节选 -
+ + + + + + +
铃木贯一郎的谈话用词发生问题,其责任并不单单在铃木本人。27日日本外务省官僚们就专门召开会议研究《波茨坦公告》,得出的结论是:不必过分看重《波茨坦公告》的用词,就算是有“无条件投降”这件事,也总要谈一个手续和技术细节,《波茨坦公告》只不过是催促日本人坐到谈判桌前来而已。
和外务官僚的这种漫不经心相比,大本营里,以军令部总长丰田副武大将为首的“将战争进行到底”的强硬派们,则要求首相发表一个措辞强有力的声明,给英美士兵们一记响亮的耳光。
不管是外务省,还是大本营,不知怎么的都没有注意到波茨坦在哪儿?美英苏的巨头怎么到那儿去开会去了?那地方原来的主人怎么样了?那地方现在又是怎么回事了?
无条件投降这种东西是有的,如果你不愿意的话,所谓技术问题自然会有人来自作主张地处理。
但日本人并没有意识到这种情况。铃木贯太郎本人同意外务省的分析,但又要照顾到大本营的情绪,这就来和一个稀泥,不直接谴责这个公告,想对同盟国方面暗示:其实这个公告也不是不可理解。最后对大本营也表示了这个意思:本官并没有接受投降,但你们真的对“本土抗战”有信心吗?
日本人很喜欢自我陶醉地玩这一类文字语言游戏,铃木贯太郎在6月8日的重臣会议上,面对前首相若槻礼次郎有关战争继续的问题时,是这样拍着桌子回答的:“道理之外的例外的道理总是有的,如果彻底抗战不能取胜,我们剩下来的就只有去死。”这句话到底是什么意思?当时没有人知道,看你对“死”的认识而定,所以“彻底抗战派”东条英机听了以后猛点头,“和谈派”近卫文麿也面露微笑,都认为这句话说出了自己的心声。
+ + + + + + +
任务 1 -
根据节选回答:
(a) 外务省官僚们认为,《波茨坦公告》只不过是催促日本人做什么?
(b) 大本营里的强硬派以谁为首?
(c) 铃木贯太郎在哪一天的重臣会议上回答了若槻礼次郎的问题?
任务 2 - 照原文抄录节选中“日本人很喜欢自我陶醉地玩这一”与“认为这句话说出了自己的心声。”之间的文字,首尾两处都包括在内。

数据摘录 -
+ + + + + + +
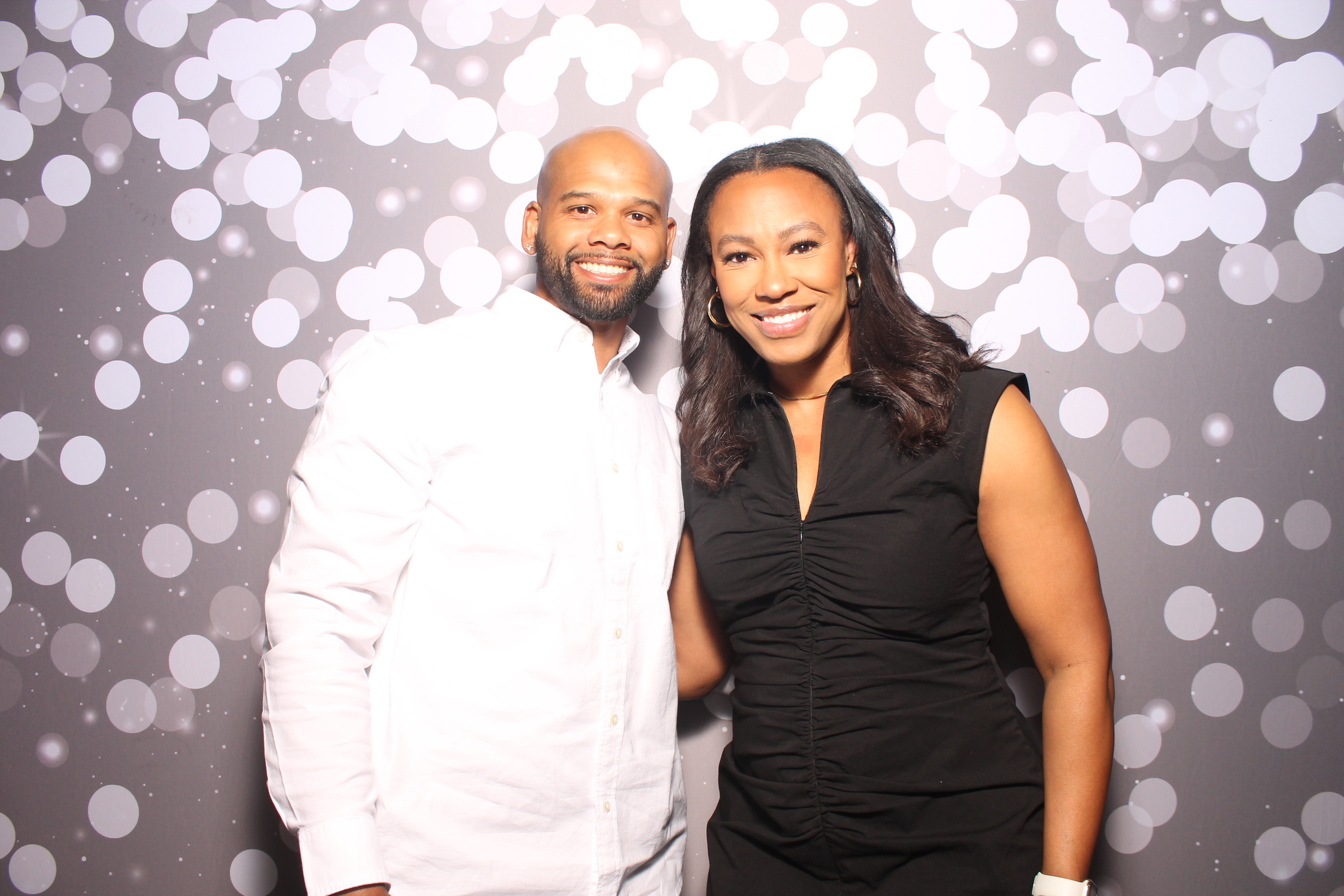 TQL Event | View more photos from the event at gallery.photoboothcincy.com/u/PhotoBoothCincy/TQL-Event-0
+ + + + + + +
书面解答 1 -
(a) 坐到谈判桌前来。
(b) 军令部总长丰田副武大将。
(c) 6月8日。

书面解答 2 -
日本人很喜欢自我陶醉地玩这一类文字语言游戏,铃木贯太郎在6月8日的重臣会议上,面对前首相若槻礼次郎有关战争继续的问题时,是这样拍着桌子回答的:“道理之外的例外的道理总是有的,如果彻底抗战不能取胜,我们剩下来的就只有去死。”这句话到底是什么意思?当时没有人知道,看你对“死”的认识而定,所以“彻底抗战派”东条英机听了以后猛点头,“和谈派”近卫文麿也面露微笑,都认为这句话说出了自己的心声。